▶ **Work instructions**
**A)** According to the Doris Export overview, which file formats can EXPORT write to?
**B)** Pick up the Doris Export overview after its final sentence and keep writing it.

▶ **Extract provided**
== == ==
Export Overview

Export Overview

Export is a feature provided by Doris that allows for the asynchronous export of data. This feature allows the user to export the data of specified tables or partitions in a specified file format through the Broker process or S3 protocol/ HDFS protocol, to remote storage such as object storage or HDFS.

Currently, EXPORT supports exporting Doris local tables / views / external tables and supports exporting to file formats including parquet, orc, csv, csv_with_names, and csv_with_names_and_types.

This document mainly introduces the basic principles, usage, best practices and precautions of Export.

Principles

After a user submits an Export Job, Doris will calculate all the Tablets involved in this job. Then, based on the parallelism parameter specified by the user, these tablets will be grouped. Each thread is responsible for a group of tablets, generating multiple SELECT INTO OUTFILE query plans. The query plan will read the data from the included tablets and then write the data to the specified path in remote storage through S3 protocol/ HDFS protocol/ Broker.
== == ==
▶ **Dataset content**
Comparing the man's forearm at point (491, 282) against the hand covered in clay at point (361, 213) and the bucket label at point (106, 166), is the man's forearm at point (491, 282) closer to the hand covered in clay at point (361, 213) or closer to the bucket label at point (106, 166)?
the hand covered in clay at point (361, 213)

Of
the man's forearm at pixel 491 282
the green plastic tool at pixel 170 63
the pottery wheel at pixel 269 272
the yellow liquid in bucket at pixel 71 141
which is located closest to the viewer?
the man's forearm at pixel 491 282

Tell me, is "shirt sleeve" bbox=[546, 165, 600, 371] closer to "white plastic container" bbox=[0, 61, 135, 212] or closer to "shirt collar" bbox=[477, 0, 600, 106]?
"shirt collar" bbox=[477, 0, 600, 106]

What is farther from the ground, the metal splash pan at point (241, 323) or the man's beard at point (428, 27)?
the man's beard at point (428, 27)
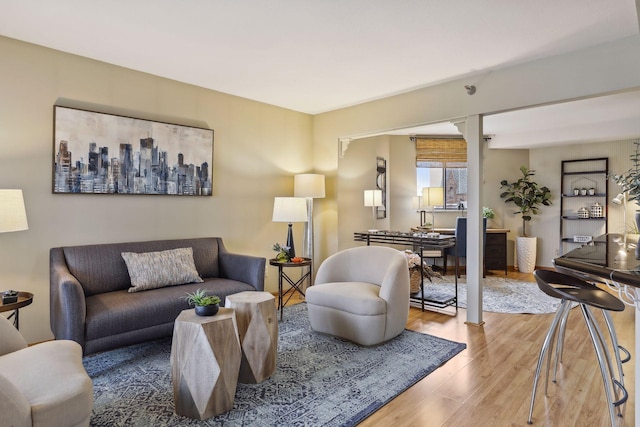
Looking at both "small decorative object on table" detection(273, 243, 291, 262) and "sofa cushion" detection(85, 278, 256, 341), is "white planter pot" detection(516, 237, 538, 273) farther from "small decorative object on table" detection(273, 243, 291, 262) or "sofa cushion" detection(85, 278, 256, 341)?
"sofa cushion" detection(85, 278, 256, 341)

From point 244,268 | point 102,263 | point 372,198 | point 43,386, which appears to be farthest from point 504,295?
point 43,386

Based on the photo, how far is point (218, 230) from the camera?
4.21 m

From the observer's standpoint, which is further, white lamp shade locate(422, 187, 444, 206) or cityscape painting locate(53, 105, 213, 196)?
white lamp shade locate(422, 187, 444, 206)

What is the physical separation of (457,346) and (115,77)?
== == ==
▶ **Answers to the problems**
**A)** Parquet, orc, csv, csv_with_names, and csv_with_names_and_types.

**B)**
The overall execution process is as follows:

The user submits an Export job to FE.
FE calculates all the tablets to be exported and groups them based on the parallelism parameter. Each group generates multiple SELECT INTO OUTFILE query plans based on the maximum_number_of_export_partitions parameter.
Based on the parallelism parameter, an equal number of ExportTaskExecutor are generated, and each ExportTaskExecutor is responsible for a thread, which is scheduled and executed by FE’s Job scheduler framework.
FE’s Job scheduler schedules and executes the ExportTaskExecutor, and each ExportTaskExecutor serially executes the multiple SELECT INTO OUTFILE query plans it is responsible for.

Start Export

For detailed usage of Export, please refer to EXPORT.

Export’s detailed commands can be passed through HELP EXPORT; in mysql client. Examples are as follows:

Export to HDFS

EXPORT TABLE db1.tbl1 
PARTITION (p1,p2)
[WHERE [expr]]
TO "hdfs://host/path/to/export/" 
PROPERTIES
(
    "label" = "mylabel",
    "column_separator"=",",
    "columns" = "col1,col2",
    "parallelusm" = "3"
)
WITH BROKER "hdfs"
(
    "username" = "user",
    "password" = "passwd"
);

label: The identifier of this export job. You can use this identifier to view the job status later.
column_separator: Column separator. The default is \t. Supports invisible characters, such as’\x07’.
column: columns to be exported, separated by commas, if this parameter is not filled in, all columns of the table will be exported by default.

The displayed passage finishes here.